Don't get bogged down in theory--the book bridges the gap between complex math and practical Python implementations, covering end-to-end model development all the way through to production deployment. You'll discover the business use cases for machine learning and unsupervised learning, and access insightful research papers to complete your knowledge.

Purchase of the print book includes a free eBook in PDF, Kindle, and ePub formats from Manning Publications.

About the technology
Unsupervised learning and machine learning algorithms draw inferences from unannotated data sets. The self-organizing approach to machine learning is great for spotting patterns a human might miss.

About the book
Unsupervised Learning with Generative AI teaches you to apply a full spectrum of machine learning algorithms to raw data. You'll master everything from kmeans and hierarchical clustering, to advanced neural networks like GANs and Restricted Boltzmann Machines. You'll learn the business use case for different models, and master best practices for structured, text, and image data. Each new algorithm is introduced with a case study for retail, aviation, banking, and more--and you'll develop a Python solution to fix each of these real-world problems. At the end of each chapter, you'll find quizzes, practice datasets, and links to research papers to help you lock in what you've learned and expand your knowledge.

About the reader
For developers and data scientists. Basic Python experience required.

About the author
Vaibhav Verdhan is a seasoned data science professional with rich experience across geographies and domains. He has led multiple engagements in machine learning and artificial intelligence. A leading industry expert, Vaibhav is a regular speaker at conferences and meet-ups and mentors students and professionals. Currently he resides in Ireland where he works as a principal data scientist.

商品描述(中文翻譯)

發現處理未標記數據的關鍵算法和模型的所有實際應用。充滿了案例研究,展示如何將每種技術應用於實際問題。

使用生成式人工智能進行非監督學習中,您將學到:

  • 機器學習和非監督學習的基本構建塊和概念
  • 結構化和非結構化數據(如文本和圖像)的數據清理
  • 聚類算法,如kmeans、層次聚類、DBSCAN、高斯混合模型和譜聚類
  • 降維方法,如主成分分析(PCA)、奇異值分解(SVD)、多維尺度和t-SNE
  • 關聯規則算法,如aPriori、ECLAT和SPADE
  • 非監督時間序列聚類、高斯混合模型和統計方法
  • 構建生成對抗網絡(GANs)和自編碼器等神經網絡
  • 降維方法,如主成分分析和多維尺度
  • 關聯規則算法,如aPriori、ECLAT和SPADE
  • 使用Python工具和庫,如sklearn、bumpy、Pandas、matplotlib、Seaborn、Keras、TensorFlow和Flask
  • 如何解釋非監督學習的結果
  • 為您的問題選擇合適的算法
  • 將非監督學習部署到生產環境

使用生成式人工智能進行非監督學習介紹了數學技術、關鍵算法和Python實現,幫助您構建用於未標記數據的機器學習模型。您將發現無需監督的機器學習方法,可以解開原始的現實世界數據集並支持您業務的明智戰略決策。

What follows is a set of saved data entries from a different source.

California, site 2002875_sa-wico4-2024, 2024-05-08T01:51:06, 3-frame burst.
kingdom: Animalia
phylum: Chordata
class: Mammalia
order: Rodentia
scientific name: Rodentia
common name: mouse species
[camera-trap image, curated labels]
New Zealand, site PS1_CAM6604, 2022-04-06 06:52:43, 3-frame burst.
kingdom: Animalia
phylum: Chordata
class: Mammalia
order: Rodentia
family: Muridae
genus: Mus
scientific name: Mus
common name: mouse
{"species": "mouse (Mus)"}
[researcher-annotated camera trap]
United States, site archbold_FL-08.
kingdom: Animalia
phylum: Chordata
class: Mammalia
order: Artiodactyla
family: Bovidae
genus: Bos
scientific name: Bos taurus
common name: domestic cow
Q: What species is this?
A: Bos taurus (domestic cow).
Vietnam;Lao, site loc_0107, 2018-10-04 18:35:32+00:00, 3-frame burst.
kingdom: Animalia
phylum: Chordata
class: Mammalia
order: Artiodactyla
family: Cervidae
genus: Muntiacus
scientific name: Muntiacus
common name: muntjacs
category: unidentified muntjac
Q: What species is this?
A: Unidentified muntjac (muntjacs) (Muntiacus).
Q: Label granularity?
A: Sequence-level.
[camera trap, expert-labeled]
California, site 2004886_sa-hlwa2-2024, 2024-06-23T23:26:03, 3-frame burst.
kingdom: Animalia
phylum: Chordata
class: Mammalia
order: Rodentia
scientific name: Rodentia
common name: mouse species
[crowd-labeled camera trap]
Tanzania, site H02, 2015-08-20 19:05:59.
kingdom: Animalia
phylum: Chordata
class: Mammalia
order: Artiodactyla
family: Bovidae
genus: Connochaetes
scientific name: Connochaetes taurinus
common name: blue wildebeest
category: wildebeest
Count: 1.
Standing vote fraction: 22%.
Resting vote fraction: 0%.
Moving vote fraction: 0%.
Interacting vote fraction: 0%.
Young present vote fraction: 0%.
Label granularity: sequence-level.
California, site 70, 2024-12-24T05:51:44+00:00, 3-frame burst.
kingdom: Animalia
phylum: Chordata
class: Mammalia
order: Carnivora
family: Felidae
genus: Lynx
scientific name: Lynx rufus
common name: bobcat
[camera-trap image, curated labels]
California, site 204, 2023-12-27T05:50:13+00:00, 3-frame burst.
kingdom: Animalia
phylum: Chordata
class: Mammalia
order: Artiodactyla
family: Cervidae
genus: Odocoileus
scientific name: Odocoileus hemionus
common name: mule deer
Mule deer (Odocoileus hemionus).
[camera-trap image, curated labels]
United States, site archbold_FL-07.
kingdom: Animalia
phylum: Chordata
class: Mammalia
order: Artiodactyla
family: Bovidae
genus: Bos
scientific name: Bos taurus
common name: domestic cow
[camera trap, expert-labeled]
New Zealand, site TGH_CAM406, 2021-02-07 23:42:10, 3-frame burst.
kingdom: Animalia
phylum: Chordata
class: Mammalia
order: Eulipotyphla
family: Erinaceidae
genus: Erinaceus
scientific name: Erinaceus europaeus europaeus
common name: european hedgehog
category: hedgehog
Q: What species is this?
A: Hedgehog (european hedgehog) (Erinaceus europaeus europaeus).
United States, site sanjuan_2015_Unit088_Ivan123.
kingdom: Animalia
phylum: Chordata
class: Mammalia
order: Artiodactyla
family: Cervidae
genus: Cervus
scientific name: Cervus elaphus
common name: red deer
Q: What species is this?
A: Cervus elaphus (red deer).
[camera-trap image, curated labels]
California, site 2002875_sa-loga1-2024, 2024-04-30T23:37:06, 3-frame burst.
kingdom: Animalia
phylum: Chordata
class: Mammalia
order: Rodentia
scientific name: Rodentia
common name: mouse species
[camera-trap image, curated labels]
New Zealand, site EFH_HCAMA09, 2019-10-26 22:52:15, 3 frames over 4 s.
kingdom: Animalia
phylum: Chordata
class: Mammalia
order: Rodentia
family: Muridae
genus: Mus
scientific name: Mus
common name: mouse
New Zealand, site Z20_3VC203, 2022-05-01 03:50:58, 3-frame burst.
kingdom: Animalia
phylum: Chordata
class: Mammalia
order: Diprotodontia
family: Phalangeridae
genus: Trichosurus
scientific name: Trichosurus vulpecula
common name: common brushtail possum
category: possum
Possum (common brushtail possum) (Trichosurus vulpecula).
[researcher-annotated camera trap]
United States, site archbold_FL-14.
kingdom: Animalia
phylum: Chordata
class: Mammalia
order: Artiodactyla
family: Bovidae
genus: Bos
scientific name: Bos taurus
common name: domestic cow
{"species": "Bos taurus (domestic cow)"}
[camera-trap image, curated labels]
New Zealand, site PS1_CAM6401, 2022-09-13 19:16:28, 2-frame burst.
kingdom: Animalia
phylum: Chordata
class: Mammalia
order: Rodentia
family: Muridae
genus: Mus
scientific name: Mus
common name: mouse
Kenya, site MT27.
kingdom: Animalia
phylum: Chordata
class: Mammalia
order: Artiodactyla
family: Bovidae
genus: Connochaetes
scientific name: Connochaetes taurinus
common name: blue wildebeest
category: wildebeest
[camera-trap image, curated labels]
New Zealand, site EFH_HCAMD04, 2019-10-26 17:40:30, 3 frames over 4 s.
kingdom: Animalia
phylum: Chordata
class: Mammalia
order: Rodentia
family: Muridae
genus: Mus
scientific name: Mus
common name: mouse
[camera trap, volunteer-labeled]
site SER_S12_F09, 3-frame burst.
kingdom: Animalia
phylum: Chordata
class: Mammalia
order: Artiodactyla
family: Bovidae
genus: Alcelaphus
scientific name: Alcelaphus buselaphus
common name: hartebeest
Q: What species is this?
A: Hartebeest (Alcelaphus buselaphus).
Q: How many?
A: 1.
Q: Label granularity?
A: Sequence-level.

不要陷入理論中-本書填補了復雜數學和實際Python實現之間的差距,涵蓋了從端到端的模型開發,一直到生產部署。您將了解機器學習和非監督學習的業務用例,並獲取有見地的研究論文以完善您的知識。

購買印刷版書籍將包括Manning Publications提供的PDF、Kindle和ePub格式的免費電子書。

關於技術
非監督學習和機器學習算法從未標記的數據集中推斷。自組織的機器學習方法非常適合發現人類可能忽略的模式。

關於本書
使用生成式人工智能進行非監督學習教您如何將全譜的機器學習算法應用於原始數據。您將掌握從kmeans和層次聚類到高級神經網絡(如GANs和受限玻爾茨曼機)的所有內容。您將學習不同模型的業務用例,並掌握結構化、文本和圖像數據的最佳實踐。每個新算法都會通過零售、航空、銀行等案例研究進行介紹,您將開發Python解決方案來解決這些現實世界問題。在每章的末尾,您將找到測驗、練習數據集和研究論文的鏈接,以幫助您鞏固所學並擴展您的知識。

關於讀者
開發人員和數據科學家。需要基本的Python經驗。

關於作者
Vaibhav Verdhan是一位經驗豐富的數據科學專業人士,擁有豐富的地理和領域經驗。他在機器學習和人工智能方面領導了多個項目。作為一位領先的行業專家,Vaibhav經常在會議和聚會上發表演講,並指導學生和專業人士。目前,他居住在愛爾蘭,擔任首席數據科學家的職位。

作者簡介

Vaibhav Verdhan is a seasoned data science professional with rich experience across geographies and domains. He has led multiple engagements in machine learning and artificial intelligence. A leading industry expert, Vaibhav is a regular speaker at conferences and meet-ups and mentors students and professionals. Currently he resides in Ireland where he works as a principal data scientist.

作者簡介(中文翻譯)

Vaibhav Verdhan 是一位經驗豐富的資料科學專業人士,擁有跨地區和領域的豐富經驗。他在機器學習和人工智慧方面領導了多個項目。作為一位領先的行業專家,Vaibhav 經常在會議和聚會上演講,並指導學生和專業人士。目前,他居住在愛爾蘭,擔任首席資料科學家的職位。